▶ Your objective:
In the entries below, the lines from the one with "Portrait of snow owl" through the one with "자신의 집 개가 남의" are to be copied exactly; both ends count.

▶ Given records:
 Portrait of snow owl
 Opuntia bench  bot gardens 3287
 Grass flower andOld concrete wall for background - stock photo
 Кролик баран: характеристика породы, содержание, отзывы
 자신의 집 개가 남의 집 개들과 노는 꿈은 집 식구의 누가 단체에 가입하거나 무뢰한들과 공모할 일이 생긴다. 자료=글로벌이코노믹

* * *

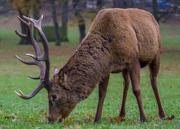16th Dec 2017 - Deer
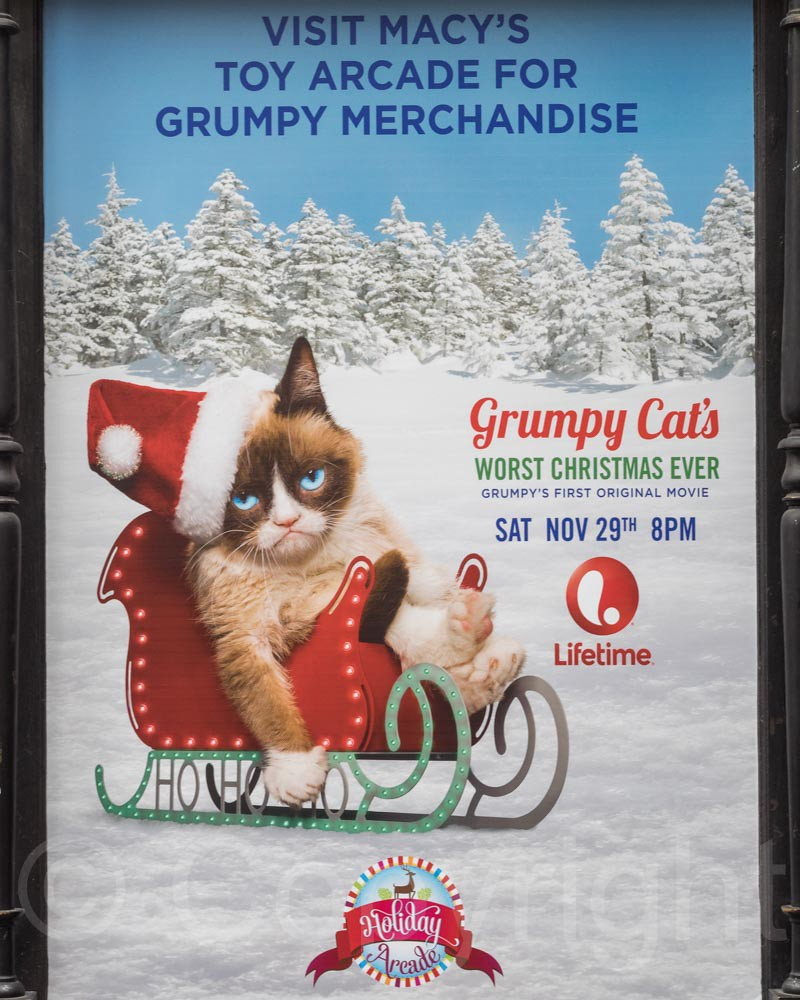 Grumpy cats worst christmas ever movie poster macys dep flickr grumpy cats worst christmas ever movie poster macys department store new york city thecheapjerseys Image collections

▶ Task result:
 Portrait of snow owl
 Opuntia bench  bot gardens 3287
 Grass flower andOld concrete wall for background - stock photo
 Кролик баран: характеристика породы, содержание, отзывы
 자신의 집 개가 남의 집 개들과 노는 꿈은 집 식구의 누가 단체에 가입하거나 무뢰한들과 공모할 일이 생긴다. 자료=글로벌이코노믹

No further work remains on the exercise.